The FDA has seen enough potential in the approach to award fast-track designation to vutrisiran in the indication. In doing so, the FDA has positioned Alnylam to file a rolling NDA for vutrisiran and benefit from a speedy review.
Whether Alnylam gets that far depends on the results of its phase 3 program. An early-phase study suggested patients can safely receive quarterly subcutaneous doses of vutrisiran but left questions about the efficacy of the treatment unanswered.
Alnylam is running two phase 3 clinical trials to address those questions. The more advanced of the two trials has enrolled 164 subjects and randomized them to receive either vutrisiran or Alnylam’s existing hATTR drug Onpattro. Alnylam expects to share top-line data from the study early next year, setting it up to show whether vutrisiran is better than Onpattro at treating neurological impairment.

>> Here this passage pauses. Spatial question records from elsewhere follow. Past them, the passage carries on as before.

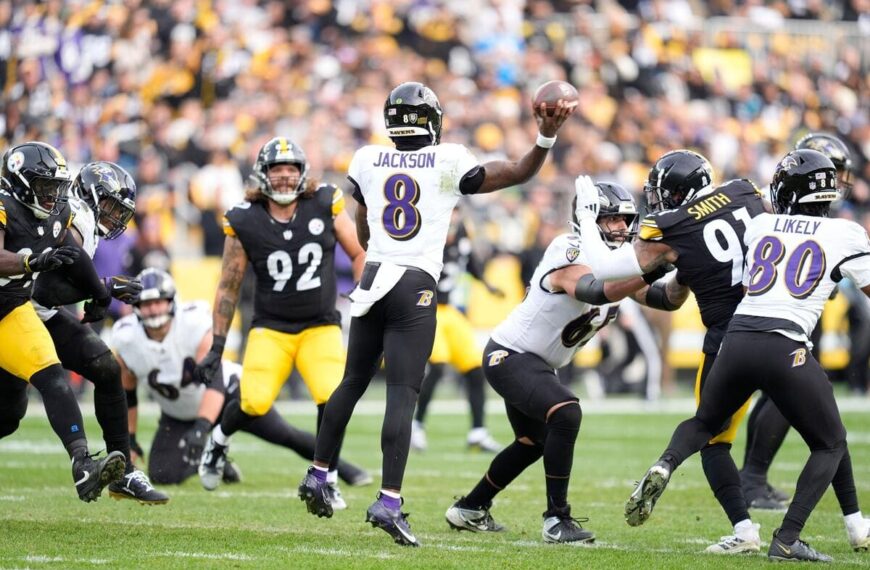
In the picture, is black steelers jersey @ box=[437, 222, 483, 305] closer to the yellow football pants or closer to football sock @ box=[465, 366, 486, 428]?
football sock @ box=[465, 366, 486, 428]

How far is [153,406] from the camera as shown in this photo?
14.2m

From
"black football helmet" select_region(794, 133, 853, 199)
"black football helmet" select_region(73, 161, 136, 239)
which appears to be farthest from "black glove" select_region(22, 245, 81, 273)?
"black football helmet" select_region(794, 133, 853, 199)

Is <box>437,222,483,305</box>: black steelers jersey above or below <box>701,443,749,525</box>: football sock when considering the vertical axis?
above

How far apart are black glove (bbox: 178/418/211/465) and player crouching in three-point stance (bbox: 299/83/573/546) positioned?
2.42 meters

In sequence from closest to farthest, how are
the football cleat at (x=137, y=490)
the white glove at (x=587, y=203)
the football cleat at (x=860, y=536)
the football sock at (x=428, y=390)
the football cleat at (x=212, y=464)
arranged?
1. the football cleat at (x=860, y=536)
2. the white glove at (x=587, y=203)
3. the football cleat at (x=137, y=490)
4. the football cleat at (x=212, y=464)
5. the football sock at (x=428, y=390)

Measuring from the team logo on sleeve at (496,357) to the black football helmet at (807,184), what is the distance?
152 cm

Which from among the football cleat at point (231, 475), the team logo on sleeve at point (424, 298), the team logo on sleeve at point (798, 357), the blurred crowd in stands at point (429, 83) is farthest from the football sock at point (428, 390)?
the team logo on sleeve at point (798, 357)

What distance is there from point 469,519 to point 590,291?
4.62 feet

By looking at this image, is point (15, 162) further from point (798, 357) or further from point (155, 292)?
point (798, 357)

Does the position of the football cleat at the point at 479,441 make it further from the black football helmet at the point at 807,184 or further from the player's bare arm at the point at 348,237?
the black football helmet at the point at 807,184

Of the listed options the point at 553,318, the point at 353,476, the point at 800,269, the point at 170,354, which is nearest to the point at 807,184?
the point at 800,269

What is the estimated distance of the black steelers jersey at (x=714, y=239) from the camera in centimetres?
580

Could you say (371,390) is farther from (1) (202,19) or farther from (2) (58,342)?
(2) (58,342)

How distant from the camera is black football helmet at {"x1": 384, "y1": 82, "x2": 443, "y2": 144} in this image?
5957mm
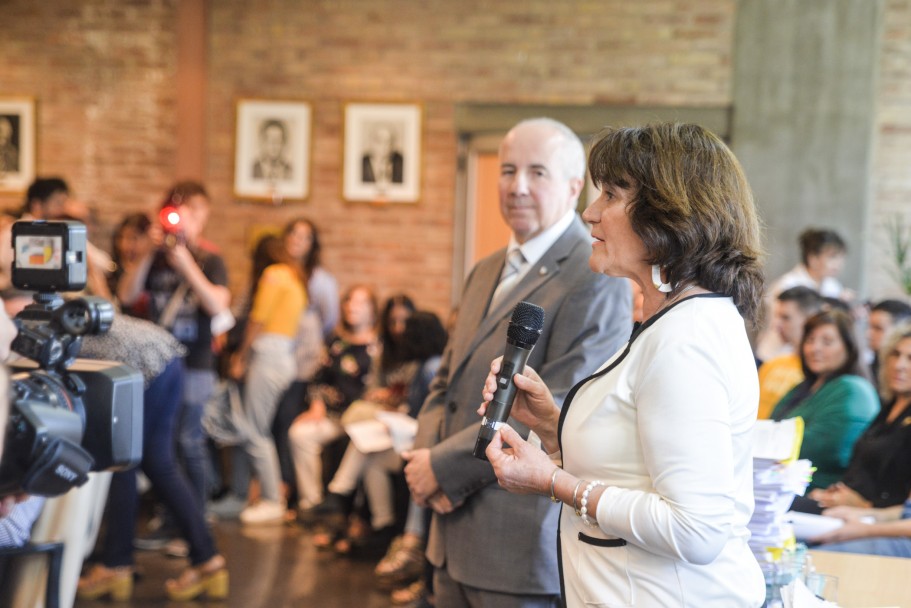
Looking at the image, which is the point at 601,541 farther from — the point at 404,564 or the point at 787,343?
the point at 787,343

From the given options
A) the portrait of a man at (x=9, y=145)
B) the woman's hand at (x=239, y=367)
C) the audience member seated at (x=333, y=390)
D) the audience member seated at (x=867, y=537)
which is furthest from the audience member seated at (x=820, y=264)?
the portrait of a man at (x=9, y=145)

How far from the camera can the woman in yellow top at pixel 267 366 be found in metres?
5.89

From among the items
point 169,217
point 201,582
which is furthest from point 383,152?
point 201,582

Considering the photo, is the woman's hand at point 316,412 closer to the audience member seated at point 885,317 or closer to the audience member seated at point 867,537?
the audience member seated at point 885,317

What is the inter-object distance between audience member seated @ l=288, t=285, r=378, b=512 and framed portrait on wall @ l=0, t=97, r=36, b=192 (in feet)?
11.1

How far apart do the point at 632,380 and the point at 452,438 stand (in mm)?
876

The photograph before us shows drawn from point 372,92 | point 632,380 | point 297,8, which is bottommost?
point 632,380

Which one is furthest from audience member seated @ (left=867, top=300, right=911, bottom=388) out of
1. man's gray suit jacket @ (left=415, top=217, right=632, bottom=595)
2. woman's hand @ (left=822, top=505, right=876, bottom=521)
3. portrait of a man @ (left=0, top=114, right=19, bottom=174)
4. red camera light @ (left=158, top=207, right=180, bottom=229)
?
portrait of a man @ (left=0, top=114, right=19, bottom=174)

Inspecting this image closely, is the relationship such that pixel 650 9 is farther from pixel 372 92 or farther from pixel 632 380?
pixel 632 380

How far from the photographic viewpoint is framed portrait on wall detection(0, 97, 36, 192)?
7.80 metres

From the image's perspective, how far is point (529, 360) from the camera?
7.89 ft

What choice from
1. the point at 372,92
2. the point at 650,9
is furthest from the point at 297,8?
the point at 650,9

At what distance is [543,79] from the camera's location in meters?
7.25

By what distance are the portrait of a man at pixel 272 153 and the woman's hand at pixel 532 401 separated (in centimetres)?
588
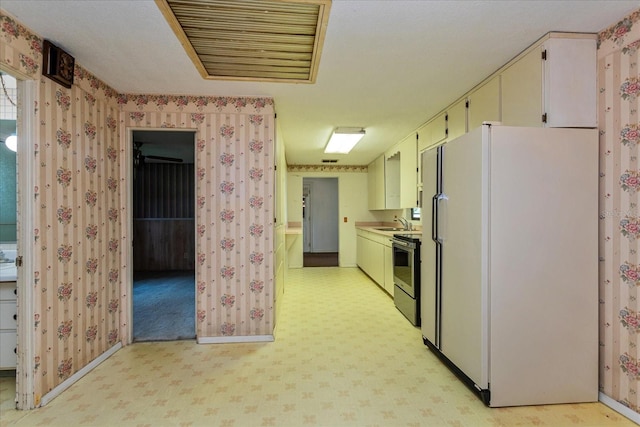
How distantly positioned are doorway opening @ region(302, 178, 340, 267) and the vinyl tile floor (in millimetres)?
5987

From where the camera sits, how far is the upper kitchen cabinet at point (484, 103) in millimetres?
2493

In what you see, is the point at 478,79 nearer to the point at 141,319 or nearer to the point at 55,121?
the point at 55,121

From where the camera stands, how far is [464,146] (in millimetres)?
2209

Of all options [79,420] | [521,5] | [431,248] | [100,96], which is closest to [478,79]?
[521,5]

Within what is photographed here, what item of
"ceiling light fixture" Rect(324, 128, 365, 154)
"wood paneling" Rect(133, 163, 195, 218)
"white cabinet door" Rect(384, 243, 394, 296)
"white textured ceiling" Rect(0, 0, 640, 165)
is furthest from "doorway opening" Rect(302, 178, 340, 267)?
"white textured ceiling" Rect(0, 0, 640, 165)

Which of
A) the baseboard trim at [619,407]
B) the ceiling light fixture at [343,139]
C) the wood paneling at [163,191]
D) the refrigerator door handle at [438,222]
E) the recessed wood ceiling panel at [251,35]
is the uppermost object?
the recessed wood ceiling panel at [251,35]

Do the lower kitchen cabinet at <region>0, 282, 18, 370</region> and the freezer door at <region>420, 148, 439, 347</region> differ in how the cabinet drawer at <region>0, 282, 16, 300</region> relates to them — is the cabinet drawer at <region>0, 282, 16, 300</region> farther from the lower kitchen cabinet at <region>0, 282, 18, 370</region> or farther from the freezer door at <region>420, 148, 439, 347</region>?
the freezer door at <region>420, 148, 439, 347</region>

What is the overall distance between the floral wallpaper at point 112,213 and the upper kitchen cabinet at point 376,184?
10.5 ft

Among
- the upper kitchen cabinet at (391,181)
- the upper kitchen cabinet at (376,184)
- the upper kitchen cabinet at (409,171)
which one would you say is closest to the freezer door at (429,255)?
the upper kitchen cabinet at (409,171)

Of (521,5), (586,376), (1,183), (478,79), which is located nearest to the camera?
(521,5)

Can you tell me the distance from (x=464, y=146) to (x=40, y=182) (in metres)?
2.82

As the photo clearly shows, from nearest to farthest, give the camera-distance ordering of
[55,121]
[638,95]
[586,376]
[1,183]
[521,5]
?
[521,5]
[638,95]
[586,376]
[55,121]
[1,183]

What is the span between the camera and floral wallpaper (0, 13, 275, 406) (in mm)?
2105

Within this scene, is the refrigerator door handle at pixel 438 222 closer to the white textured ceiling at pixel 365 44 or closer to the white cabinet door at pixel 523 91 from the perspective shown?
the white cabinet door at pixel 523 91
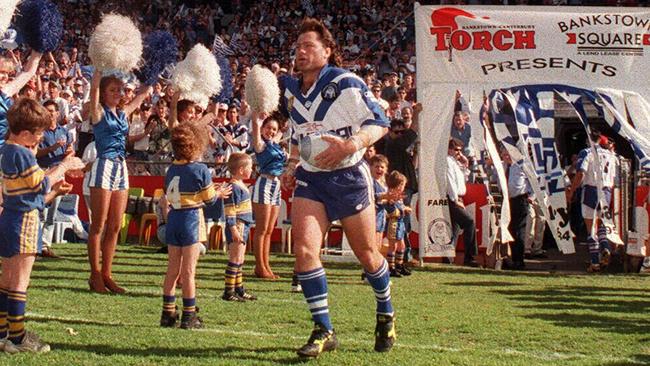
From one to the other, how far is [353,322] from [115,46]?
9.84ft

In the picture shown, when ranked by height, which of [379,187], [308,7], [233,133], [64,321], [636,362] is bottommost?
[636,362]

The second study is randomizing 600 patients with ATTR amyloidosis with cardiomyopathy to receive either vutrisiran or placebo. That phase 3 study, which could expand Alnylam’s ATTR portfolio beyond polyneuropathy, is assessing the effect of vutrisiran on all-cause mortality and hospitalizations linked to the cardiovascular system.
News of the FDA fast-track designation comes the day after Alnylam revealed it is set to secure up to $150 million from Blackstone Life Sciences to support development of vutrisiran and another cardiometabolic program.